## START Given passage

Legacy tech to new tech

The technology world is constantly finding new ways to improve our day-to-day lives and it is up to CIOs to realise the potential of new innovations and not persist with existing legacy technologies when they simply can no longer keep up with today’s digital and remote environment.

Take cloud, for example. As remote working surged in 2020, so did the number of organisations implementing cloud services. Cloud management platforms (CMPs) can help IT teams use cloud resources in a way that is secure and compliant across all functions of businesses. More importantly, they make it easier for businesses to consume whichever of the three most common cloud models – public, private and hybrid cloud – suits them best. Each has its own benefits, but their true power lies in when they are used together in a multi-cloud environment. Such a tailored approach allows organisations to pick and choose the right cloud environments based on what best suits the business’ needs.

## END Given passage

What to produce: Continue the piece on moving from legacy tech to new tech, starting right after its final sentence.

## START Stored records

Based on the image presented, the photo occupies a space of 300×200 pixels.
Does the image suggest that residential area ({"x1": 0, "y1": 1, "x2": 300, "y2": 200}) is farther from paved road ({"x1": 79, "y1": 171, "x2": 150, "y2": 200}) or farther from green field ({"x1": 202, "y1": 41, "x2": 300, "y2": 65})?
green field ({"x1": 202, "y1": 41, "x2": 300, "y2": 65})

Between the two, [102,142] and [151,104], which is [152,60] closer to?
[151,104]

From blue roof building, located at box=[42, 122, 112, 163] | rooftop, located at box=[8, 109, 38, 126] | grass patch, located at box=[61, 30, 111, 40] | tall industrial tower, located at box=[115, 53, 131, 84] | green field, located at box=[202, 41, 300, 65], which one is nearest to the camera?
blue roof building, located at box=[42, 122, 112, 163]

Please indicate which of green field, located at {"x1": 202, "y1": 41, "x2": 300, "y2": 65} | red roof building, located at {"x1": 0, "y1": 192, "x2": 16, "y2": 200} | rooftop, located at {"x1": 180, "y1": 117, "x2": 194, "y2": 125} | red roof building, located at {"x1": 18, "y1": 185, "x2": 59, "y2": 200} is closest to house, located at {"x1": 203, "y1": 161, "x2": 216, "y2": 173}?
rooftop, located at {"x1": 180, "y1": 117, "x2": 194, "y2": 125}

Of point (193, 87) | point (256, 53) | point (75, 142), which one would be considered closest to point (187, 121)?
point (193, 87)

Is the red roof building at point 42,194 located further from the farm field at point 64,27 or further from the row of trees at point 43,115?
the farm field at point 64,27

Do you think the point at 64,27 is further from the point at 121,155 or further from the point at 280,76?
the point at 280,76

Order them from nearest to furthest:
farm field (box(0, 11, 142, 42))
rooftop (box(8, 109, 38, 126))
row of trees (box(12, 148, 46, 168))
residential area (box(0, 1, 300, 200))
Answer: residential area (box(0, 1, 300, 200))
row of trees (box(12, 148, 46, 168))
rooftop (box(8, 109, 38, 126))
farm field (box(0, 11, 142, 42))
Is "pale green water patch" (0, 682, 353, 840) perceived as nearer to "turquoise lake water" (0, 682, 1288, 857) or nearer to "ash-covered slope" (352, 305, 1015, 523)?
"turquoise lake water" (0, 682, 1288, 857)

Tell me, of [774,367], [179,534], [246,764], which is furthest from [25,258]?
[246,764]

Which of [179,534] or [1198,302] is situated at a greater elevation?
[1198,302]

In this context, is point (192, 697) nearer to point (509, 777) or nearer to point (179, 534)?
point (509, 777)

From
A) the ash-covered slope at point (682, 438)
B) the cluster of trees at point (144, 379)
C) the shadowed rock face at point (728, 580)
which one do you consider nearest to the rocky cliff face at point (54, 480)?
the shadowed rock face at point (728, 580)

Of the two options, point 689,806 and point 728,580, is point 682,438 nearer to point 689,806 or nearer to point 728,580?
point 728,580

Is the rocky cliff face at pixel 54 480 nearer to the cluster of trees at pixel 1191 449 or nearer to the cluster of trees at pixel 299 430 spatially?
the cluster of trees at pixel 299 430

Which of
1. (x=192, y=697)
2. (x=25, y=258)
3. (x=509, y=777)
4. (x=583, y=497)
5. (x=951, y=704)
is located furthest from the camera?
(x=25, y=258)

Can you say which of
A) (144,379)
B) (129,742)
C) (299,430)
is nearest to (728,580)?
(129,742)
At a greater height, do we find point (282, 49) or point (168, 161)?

## END Stored records

Right answer:
Doing so also delivers peace of mind ‘as a service’, as it addresses the challenges of handling rapid growth in volumes of data, and implements an active approach to challenges like privacy, security and compliance. Above all, CMPs allow for the true integration and optimisation of cloud, in line with an organisation’s working policies/practices.

Turning technology from a problem to a solution

CIOs are responsible for not just delivering technology, but implementing it effectively. Whether you are well established in your remote enablement strategy, or fine-tuning some of the processes, technologies are available that help tackle the independent issues each business might face. CIOs must investigate which technologies will best mitigate remote employees’ concerns and help them stay productive and secure in order to prosper in a hybrid working world.